Task statement: Check each line below for "Vietnam" and say how many have it, with no other words.

Task material:

★ ★ ★ ★ ★

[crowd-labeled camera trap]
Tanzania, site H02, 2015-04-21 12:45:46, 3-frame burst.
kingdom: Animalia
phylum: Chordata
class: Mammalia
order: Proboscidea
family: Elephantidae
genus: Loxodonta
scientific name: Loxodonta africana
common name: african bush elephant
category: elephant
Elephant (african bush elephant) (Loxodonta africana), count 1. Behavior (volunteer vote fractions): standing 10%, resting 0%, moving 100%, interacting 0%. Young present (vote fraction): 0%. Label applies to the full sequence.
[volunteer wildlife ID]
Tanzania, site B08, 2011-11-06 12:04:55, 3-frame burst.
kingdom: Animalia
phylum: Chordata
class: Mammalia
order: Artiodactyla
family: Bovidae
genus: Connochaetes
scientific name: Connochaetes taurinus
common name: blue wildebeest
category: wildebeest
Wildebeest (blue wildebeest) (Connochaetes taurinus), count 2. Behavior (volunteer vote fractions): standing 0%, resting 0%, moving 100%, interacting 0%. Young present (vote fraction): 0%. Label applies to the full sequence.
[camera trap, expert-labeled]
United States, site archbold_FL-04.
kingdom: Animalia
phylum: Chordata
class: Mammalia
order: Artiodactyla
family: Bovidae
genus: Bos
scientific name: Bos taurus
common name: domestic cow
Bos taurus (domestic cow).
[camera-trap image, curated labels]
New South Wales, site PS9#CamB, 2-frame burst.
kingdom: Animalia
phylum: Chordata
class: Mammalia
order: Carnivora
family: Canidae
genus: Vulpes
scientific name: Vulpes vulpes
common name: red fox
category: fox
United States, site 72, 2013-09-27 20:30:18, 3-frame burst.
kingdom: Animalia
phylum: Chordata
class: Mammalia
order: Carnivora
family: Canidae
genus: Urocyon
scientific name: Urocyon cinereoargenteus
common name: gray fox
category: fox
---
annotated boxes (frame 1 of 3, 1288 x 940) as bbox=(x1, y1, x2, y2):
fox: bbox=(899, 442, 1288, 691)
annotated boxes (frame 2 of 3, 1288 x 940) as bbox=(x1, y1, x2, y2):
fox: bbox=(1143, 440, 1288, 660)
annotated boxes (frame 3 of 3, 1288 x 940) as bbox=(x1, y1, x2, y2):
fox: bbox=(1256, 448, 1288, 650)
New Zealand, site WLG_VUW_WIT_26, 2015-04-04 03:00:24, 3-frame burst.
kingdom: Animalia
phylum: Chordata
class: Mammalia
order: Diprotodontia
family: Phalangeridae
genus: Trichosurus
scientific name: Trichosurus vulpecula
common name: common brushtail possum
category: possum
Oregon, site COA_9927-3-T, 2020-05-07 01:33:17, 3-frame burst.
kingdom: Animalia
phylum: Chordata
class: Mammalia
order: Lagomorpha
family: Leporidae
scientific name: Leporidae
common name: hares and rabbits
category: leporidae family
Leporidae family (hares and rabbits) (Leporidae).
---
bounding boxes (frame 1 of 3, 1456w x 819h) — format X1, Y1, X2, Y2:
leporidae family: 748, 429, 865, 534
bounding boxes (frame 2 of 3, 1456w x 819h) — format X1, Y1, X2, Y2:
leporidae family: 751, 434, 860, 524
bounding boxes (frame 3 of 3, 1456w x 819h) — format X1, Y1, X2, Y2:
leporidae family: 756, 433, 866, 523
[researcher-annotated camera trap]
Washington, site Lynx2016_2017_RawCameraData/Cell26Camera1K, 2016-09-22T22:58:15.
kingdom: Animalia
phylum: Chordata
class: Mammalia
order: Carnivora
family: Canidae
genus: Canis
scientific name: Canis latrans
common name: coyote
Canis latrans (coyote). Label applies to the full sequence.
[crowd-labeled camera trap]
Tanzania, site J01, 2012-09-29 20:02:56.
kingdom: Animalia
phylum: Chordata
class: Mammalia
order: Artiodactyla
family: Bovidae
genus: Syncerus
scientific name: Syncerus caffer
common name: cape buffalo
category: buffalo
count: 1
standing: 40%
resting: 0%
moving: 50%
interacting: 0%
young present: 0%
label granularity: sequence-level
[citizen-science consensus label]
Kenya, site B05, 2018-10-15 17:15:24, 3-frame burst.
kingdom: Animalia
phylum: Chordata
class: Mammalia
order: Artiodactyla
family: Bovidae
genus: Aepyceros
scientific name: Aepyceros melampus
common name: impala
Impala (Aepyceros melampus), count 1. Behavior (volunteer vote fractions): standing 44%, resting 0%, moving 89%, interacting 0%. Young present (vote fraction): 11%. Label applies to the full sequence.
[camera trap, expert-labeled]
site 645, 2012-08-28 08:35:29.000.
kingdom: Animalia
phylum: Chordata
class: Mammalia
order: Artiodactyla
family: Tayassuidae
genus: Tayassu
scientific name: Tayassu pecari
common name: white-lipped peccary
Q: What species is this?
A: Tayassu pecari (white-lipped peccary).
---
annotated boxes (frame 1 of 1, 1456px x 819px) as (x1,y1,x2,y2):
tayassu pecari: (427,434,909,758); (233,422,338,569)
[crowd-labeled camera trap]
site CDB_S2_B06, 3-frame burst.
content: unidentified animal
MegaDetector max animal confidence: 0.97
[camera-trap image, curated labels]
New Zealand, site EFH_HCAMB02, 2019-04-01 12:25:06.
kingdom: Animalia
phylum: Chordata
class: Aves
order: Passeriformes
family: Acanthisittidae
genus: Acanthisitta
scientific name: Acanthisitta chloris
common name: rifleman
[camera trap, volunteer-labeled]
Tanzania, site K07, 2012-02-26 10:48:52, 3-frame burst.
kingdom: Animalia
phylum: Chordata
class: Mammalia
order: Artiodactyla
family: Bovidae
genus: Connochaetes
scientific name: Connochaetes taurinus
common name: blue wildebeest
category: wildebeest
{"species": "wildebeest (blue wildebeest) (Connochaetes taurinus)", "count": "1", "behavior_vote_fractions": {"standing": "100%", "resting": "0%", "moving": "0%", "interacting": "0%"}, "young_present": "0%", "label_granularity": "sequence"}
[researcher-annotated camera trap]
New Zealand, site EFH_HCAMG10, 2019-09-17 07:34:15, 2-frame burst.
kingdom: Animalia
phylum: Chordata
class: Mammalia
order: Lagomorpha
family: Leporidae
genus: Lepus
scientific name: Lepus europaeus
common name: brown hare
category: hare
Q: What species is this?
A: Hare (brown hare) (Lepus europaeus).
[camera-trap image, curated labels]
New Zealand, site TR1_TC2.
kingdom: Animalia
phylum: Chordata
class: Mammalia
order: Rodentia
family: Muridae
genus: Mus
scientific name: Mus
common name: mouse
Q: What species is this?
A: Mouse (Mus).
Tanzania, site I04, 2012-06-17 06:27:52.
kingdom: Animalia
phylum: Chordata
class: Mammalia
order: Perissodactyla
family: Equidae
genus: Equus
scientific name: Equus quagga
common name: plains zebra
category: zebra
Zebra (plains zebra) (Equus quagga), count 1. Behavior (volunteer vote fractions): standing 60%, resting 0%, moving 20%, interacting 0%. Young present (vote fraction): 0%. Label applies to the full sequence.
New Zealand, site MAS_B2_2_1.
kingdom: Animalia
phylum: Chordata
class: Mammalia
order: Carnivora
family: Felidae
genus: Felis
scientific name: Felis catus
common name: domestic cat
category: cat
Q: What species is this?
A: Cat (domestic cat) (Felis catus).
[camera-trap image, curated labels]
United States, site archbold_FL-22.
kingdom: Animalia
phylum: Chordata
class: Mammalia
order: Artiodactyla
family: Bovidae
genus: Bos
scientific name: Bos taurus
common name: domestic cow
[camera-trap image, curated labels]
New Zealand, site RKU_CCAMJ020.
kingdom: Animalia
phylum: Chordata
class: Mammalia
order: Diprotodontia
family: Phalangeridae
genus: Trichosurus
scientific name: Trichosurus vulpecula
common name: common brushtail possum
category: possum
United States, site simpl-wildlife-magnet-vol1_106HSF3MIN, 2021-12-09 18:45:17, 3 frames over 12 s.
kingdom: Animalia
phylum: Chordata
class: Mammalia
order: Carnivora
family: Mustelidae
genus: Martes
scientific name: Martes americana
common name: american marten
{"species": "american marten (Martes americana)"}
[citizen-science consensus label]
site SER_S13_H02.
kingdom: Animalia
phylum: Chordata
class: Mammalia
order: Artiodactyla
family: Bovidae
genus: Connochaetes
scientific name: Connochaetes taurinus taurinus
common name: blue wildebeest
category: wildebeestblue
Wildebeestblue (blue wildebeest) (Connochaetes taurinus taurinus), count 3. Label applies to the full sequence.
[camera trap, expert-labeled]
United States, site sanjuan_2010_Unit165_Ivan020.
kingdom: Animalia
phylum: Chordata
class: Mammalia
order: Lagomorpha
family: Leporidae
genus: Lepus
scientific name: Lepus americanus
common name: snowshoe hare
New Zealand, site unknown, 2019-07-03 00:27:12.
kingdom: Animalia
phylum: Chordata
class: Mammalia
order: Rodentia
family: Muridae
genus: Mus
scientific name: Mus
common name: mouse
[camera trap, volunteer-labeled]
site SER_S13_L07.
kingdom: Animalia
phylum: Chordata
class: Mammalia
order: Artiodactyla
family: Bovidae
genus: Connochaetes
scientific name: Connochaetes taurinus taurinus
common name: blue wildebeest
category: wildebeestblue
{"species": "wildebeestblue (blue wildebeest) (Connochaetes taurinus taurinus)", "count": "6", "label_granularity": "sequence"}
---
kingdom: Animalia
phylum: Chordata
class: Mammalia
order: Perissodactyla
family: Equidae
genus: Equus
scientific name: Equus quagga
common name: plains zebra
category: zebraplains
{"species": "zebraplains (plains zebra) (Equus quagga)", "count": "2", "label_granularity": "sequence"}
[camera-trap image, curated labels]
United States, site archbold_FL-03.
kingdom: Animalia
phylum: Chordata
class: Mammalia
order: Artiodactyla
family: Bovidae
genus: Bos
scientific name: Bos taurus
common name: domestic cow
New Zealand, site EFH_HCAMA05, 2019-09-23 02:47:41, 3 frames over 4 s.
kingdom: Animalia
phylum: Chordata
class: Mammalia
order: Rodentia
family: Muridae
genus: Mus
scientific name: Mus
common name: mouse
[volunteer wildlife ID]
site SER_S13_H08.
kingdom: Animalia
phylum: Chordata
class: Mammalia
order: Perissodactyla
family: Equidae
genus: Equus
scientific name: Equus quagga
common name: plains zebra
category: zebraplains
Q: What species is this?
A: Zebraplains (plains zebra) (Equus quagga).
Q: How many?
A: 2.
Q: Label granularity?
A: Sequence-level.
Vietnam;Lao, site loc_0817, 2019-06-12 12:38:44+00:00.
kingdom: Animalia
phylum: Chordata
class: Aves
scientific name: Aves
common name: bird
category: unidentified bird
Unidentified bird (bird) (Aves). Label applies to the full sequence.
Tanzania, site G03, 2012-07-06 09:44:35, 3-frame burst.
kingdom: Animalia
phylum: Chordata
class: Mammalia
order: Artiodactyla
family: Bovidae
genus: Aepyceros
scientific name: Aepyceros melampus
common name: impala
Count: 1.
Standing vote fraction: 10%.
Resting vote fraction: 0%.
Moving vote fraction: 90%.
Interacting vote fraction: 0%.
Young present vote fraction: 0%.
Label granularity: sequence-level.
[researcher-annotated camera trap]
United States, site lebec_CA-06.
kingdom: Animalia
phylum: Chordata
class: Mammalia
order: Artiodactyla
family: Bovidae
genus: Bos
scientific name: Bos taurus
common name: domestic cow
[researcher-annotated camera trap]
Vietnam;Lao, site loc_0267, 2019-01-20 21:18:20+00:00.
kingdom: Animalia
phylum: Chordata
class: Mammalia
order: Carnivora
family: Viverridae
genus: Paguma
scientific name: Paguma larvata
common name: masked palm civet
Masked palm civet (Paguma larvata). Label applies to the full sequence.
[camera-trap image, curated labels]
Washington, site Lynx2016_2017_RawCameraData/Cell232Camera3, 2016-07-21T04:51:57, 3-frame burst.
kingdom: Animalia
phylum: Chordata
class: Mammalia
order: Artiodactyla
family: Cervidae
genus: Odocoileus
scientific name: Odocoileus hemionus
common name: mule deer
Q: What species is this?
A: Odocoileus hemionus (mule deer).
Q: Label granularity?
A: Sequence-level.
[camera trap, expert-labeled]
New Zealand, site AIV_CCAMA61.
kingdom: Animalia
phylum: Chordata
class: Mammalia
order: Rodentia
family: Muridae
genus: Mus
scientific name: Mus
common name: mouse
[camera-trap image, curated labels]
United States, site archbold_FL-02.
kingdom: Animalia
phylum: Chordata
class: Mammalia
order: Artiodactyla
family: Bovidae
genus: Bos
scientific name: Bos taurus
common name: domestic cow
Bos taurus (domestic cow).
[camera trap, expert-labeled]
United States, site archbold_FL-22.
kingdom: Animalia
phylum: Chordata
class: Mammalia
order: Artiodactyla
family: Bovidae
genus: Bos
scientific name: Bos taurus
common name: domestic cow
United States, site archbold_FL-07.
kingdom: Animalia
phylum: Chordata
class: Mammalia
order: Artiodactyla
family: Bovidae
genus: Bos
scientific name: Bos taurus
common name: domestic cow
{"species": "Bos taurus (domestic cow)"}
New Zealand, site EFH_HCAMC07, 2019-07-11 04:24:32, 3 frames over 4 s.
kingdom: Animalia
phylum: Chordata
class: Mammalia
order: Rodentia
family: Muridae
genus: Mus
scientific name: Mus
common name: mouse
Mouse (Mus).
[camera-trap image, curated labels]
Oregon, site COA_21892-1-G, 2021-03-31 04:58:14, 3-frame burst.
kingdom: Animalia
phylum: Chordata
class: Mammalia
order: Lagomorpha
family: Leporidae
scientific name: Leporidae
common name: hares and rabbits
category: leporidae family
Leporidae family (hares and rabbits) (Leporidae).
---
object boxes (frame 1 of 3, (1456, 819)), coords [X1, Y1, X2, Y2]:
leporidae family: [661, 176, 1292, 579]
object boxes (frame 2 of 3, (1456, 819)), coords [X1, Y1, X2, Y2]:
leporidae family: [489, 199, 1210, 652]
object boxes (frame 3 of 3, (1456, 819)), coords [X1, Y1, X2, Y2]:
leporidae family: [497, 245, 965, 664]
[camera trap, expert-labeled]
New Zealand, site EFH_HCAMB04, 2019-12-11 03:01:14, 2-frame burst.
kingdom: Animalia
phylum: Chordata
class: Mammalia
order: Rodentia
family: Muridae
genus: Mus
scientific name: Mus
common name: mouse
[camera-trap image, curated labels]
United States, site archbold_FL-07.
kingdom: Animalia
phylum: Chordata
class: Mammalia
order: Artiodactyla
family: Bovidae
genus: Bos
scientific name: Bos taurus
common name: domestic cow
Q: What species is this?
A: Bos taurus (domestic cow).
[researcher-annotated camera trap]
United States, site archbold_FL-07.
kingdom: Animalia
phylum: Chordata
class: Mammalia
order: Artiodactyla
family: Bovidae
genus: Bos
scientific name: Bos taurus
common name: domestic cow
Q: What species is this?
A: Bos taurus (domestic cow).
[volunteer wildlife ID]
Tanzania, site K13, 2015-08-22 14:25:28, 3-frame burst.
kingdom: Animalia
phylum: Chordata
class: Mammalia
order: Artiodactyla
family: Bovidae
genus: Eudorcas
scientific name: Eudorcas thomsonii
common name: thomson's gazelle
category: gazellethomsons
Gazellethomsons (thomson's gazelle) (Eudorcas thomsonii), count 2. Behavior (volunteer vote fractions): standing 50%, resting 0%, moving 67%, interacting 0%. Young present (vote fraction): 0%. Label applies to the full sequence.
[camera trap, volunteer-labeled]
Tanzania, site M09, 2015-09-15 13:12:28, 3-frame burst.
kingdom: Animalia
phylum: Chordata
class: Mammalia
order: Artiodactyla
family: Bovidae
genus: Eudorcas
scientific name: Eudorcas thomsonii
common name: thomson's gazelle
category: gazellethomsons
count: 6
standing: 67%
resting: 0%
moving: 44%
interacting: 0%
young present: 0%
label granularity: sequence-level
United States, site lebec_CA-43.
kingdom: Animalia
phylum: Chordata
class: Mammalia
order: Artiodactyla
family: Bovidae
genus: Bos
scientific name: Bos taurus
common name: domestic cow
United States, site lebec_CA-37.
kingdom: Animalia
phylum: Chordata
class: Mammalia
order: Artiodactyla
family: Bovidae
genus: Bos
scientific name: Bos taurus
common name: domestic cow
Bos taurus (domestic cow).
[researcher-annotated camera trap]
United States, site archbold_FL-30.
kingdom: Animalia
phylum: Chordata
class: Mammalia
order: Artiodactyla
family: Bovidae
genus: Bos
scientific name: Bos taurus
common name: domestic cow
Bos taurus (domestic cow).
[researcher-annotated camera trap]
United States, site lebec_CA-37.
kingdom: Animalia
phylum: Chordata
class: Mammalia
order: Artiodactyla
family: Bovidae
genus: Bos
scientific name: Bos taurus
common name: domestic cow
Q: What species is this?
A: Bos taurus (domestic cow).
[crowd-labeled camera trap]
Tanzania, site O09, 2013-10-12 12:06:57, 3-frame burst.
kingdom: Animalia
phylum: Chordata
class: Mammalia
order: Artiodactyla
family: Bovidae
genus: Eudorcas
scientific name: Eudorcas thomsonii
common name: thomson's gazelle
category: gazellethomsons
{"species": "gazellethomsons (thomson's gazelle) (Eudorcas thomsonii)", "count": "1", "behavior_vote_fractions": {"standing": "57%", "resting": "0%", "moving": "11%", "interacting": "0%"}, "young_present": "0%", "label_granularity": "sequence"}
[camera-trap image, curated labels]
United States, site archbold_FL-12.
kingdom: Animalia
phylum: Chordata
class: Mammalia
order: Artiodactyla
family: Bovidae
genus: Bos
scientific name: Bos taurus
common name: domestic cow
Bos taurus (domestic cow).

★ ★ ★ ★ ★

Answer space: 2